- **WORK INSTRUCTION**
Scan the records below, and wherever a line has the word "Measure", pull it out.

[Data items]
*** Begin section ***
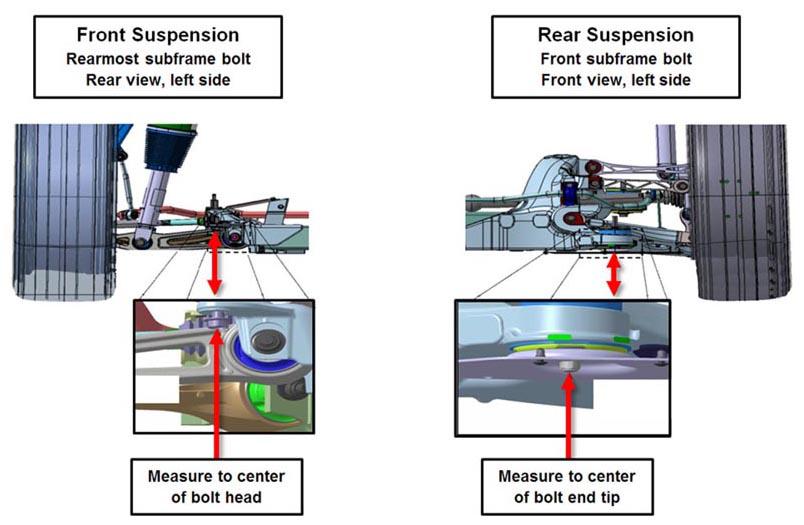 Front Suspension
Rearmost subframe bolt
Rear view, left side

Measure to center of bolt head

Rear Suspension
Front subframe bolt
Front view, left side

Measure to center of bolt end tip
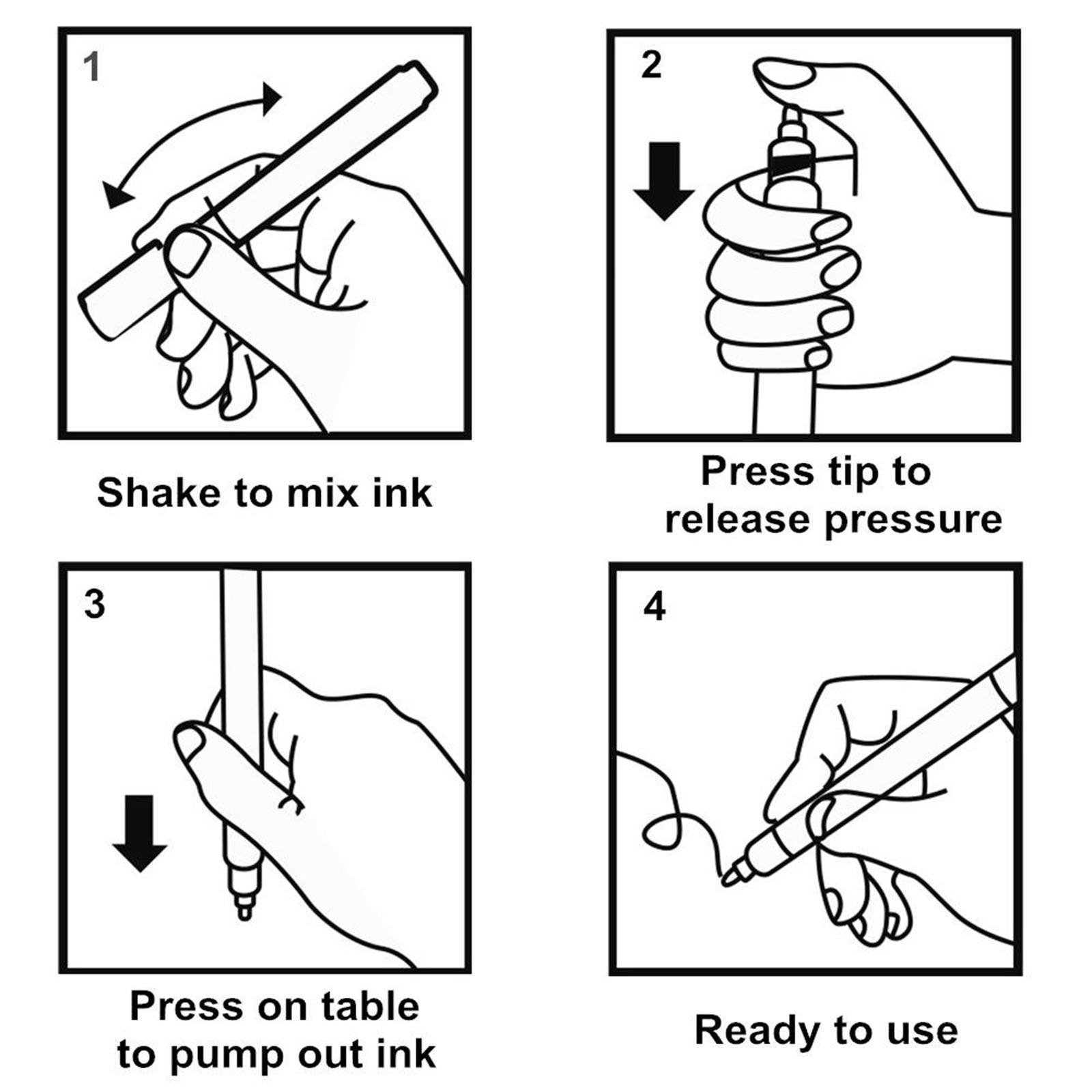 1

Shake to mix ink

2

Press tip to release pressure

3

Press on table to pump out ink

4

Ready to use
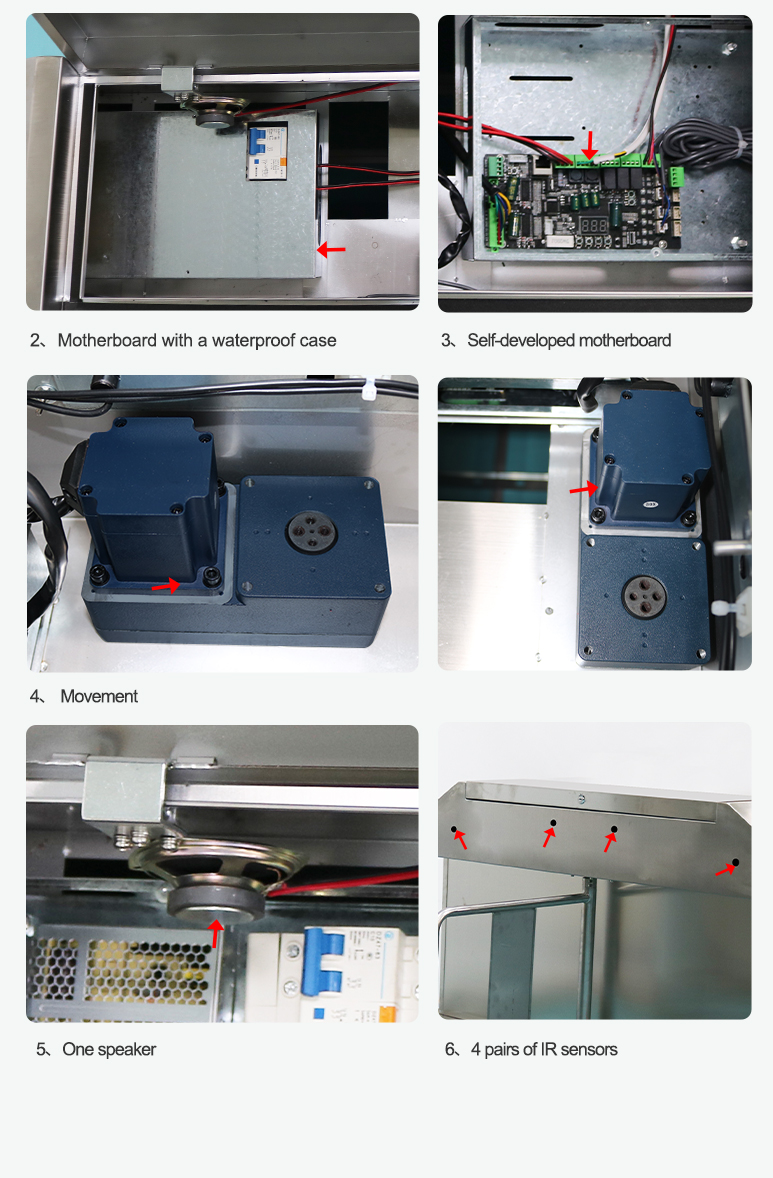 2、Motherboard with a waterproof case

3、Self-developed motherboard

4、 Movement

5、One speaker

6、4 pairs of IR sensors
*** End section ***
- **EXERCISE RESULT**
Measure to center of bolt head
Measure to center of bolt end tip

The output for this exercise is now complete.